Making Sense of Agile with Chuck Cobb
There is a significant perceived gap between the principles and practices of the Agile Community and the PMI Project Management Community. On the surface, it may appear that these two approaches are competitive with each other rather than complementary. However, if we look beyond the way these ideologies have been commonly implemented in actual practice and look past many of the stereotypes and misconceptions that have helped to amplify the differences between them; there's a lot that can be learned from gaining a deeper understanding of how these two approaches can be blended together.
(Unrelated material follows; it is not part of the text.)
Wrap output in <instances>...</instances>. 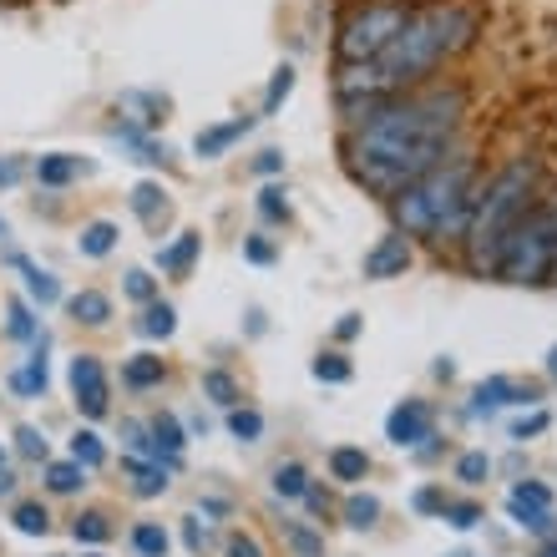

To better understand how these two approaches can be integrated, we need to breakdown the language barriers and polarizing terms that exist between these two communities and better understand the reasoning and logic behind these two different approaches. The key point of perceived conflict is over the need for agility versus control - the key thing to understand is the decision to be agile or not is not an" all or nothing" decision there are many ways to blend an appropriate level of control and agility to find the "requisite agility" that is appropriate for that project and environment. The most common mistake many people make is to try to force-fit a project to a pre-defined methodology (either agile or non-agile) - the right approach is the other way around to fit the methodology (or combination of methodologies, principles, and practices) to the project and business environment. In some cases, this may require creating a customized approach rather than using a canned, "text book" approach (either agile or non-agile).
The April Agile Boston Group meeting is based on a new book called "Making Sense of Agile Project Management" by Chuck Cobb that is designed to help people see these two ideologies in a very different light as complementary to each other rather than competitive. Chuck will do a presentation on his book that is intended to stimulate some very positive dialog between the agile community and the PMI project management community to develop the mutual understanding that is needed to close this perceived gap.